BRANO DI LETTURA:
Le ho risposto sinceramente: «Sai che non l’ho mai capito? Comunque direi di no. Mio padre in chiesa non ci veniva. Mia madre ci portava in chiesa per conformarsi alle regole della religione cattolica, come tante persone della sua generazione, in quell’Italia che non c’è più».
Ci sono andata fino a dieci, undici anni, in chiesa
Ci sono andata fino a dieci, undici anni, in chiesa. Le donne portavano i figli a messa per convenzione e dunque anche io ci andavo, però sono cresciuta senza una vera e propria educazione religiosa. Sono stata battezzata. Ho fatto la prima comunione e anche la cresima, anche se non ho capito bene a che cosa serviva. Dicevano che diventavo soldato di Cristo e io mi chiedevo che cosa avrebbe comportato. Un ritorno alle Crociate? Neanche oggi, se ci penso, so darmi una risposta. Ricordo bene il vestito bianco lungo con il velo, il cappellino di mia zia, comprato per l’occasione.
Già alle elementari mi chiedevo se Dio esistesse o meno. Un giorno lo chiesi anche a mia madre. Lei rispose: «Sei troppo piccola per pensare a queste cose». Ci rimasi male. Nessuno capiva, all’epoca, che i bambini hanno pensieri profondi, tutt’altro che superficiali.
A 11 anni, poi, lessi L’idiota, il capolavoro di Dostoevskij. Lì sentii molto forte il richiamo della spiritualità, il principe Myshkin, il protagonista, era un uomo quasi perfettamente buono. Un romanzo che volli leggere a tutti i costi. Anche se mio padre, era convinto fossi troppo piccola per dei testi così impegnativi, mi appassionò.

MATERIALE DI PARTENZA:
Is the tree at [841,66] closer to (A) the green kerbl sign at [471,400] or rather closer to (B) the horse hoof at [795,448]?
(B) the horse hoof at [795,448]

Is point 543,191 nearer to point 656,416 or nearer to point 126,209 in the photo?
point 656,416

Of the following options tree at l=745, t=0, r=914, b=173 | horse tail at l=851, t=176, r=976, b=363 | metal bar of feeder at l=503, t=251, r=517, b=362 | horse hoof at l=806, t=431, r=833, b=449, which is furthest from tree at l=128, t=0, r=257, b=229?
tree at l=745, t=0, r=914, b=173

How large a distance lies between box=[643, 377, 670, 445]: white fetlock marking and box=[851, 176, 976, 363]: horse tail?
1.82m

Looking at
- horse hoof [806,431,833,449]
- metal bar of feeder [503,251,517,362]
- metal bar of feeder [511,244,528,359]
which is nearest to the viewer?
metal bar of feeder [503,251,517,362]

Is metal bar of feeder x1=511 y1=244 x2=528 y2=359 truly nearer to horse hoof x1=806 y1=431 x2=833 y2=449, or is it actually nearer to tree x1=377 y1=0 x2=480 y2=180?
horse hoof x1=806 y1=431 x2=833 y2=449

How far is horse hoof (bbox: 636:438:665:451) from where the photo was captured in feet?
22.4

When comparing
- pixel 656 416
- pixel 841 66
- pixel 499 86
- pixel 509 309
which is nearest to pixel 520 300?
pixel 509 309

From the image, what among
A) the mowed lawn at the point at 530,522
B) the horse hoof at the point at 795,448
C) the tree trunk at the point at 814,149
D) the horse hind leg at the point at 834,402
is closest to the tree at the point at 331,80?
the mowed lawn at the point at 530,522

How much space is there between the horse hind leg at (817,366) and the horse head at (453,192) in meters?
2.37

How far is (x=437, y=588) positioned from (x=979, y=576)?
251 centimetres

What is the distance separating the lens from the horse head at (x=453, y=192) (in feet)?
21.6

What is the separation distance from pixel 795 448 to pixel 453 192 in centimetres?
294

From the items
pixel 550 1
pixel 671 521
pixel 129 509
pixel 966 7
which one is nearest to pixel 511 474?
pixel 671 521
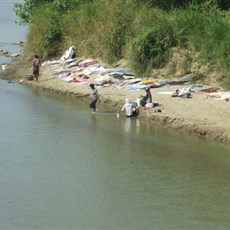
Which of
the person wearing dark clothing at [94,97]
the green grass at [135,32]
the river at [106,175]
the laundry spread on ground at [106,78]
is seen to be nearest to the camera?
the river at [106,175]

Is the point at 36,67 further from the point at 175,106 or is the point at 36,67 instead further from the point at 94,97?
the point at 175,106

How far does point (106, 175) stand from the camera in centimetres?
1219

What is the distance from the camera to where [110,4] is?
25781mm

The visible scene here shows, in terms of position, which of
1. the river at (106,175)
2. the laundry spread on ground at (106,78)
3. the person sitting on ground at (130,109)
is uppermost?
the laundry spread on ground at (106,78)

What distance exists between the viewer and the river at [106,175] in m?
9.91

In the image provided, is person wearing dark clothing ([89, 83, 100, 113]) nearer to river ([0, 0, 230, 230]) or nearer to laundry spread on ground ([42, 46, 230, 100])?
river ([0, 0, 230, 230])

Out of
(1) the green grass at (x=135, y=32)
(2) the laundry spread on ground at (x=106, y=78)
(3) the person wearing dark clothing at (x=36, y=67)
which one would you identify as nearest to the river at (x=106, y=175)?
(2) the laundry spread on ground at (x=106, y=78)

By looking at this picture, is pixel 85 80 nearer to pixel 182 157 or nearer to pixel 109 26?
pixel 109 26

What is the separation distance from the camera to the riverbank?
1503cm

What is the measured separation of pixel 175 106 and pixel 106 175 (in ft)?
17.5

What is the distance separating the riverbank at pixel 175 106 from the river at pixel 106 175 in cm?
33

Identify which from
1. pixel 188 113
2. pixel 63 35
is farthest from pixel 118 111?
pixel 63 35

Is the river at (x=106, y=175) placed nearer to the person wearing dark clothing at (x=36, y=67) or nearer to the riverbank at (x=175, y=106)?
the riverbank at (x=175, y=106)

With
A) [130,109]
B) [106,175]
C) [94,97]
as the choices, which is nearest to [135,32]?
[94,97]
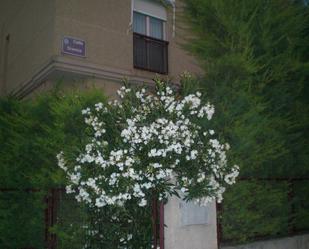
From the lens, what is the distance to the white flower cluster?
14.7 feet

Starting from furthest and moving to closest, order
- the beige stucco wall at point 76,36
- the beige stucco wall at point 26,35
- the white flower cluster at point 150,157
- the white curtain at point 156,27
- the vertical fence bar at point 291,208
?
1. the white curtain at point 156,27
2. the beige stucco wall at point 26,35
3. the beige stucco wall at point 76,36
4. the vertical fence bar at point 291,208
5. the white flower cluster at point 150,157

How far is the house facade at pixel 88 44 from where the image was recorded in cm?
1002

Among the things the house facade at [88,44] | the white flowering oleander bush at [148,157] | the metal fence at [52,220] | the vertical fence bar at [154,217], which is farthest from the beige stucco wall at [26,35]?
the vertical fence bar at [154,217]

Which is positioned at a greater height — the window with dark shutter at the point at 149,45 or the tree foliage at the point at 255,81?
the window with dark shutter at the point at 149,45

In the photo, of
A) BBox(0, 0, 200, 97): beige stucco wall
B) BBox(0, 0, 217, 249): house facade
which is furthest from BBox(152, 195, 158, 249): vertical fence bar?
BBox(0, 0, 200, 97): beige stucco wall

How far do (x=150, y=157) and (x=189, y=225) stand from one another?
104 centimetres

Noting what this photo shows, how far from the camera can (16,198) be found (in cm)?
647

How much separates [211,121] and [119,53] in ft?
20.4

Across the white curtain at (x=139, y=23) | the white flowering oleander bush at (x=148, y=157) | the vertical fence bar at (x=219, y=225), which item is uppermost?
the white curtain at (x=139, y=23)

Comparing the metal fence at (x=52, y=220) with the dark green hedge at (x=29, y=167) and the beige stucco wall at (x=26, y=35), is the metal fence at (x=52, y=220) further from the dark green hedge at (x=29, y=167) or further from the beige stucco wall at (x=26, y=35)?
the beige stucco wall at (x=26, y=35)

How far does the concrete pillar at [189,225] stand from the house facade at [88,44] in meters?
4.08

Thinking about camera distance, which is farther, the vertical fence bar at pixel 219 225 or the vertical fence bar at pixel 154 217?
the vertical fence bar at pixel 219 225

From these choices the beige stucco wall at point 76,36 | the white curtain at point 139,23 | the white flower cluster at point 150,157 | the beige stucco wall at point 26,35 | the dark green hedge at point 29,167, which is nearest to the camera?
the white flower cluster at point 150,157

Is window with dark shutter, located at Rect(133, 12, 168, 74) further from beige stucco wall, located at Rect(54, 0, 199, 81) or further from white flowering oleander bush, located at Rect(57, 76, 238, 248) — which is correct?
white flowering oleander bush, located at Rect(57, 76, 238, 248)
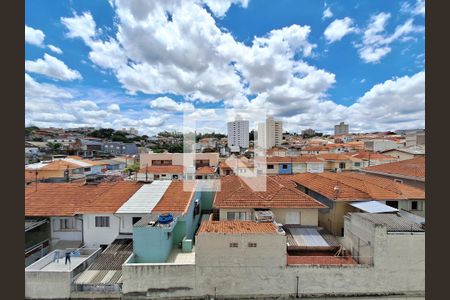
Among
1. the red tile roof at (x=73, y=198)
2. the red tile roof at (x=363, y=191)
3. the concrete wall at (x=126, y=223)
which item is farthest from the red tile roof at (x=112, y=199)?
the red tile roof at (x=363, y=191)

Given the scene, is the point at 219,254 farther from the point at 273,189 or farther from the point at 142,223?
the point at 273,189

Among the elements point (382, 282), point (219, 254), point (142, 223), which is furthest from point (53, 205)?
point (382, 282)

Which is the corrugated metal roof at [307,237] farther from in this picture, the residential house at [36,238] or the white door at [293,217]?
the residential house at [36,238]

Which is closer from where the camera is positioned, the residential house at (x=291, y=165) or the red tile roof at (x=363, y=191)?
the red tile roof at (x=363, y=191)

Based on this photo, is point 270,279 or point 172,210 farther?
point 172,210

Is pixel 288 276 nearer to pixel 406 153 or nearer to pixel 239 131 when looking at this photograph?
pixel 239 131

COMPITO DA SVOLGERE: Secondo il brano, quale romanzo di Dostoevskij viene letto all'età di 11 anni?

RISPOSTA AL COMPITO: L'idiota.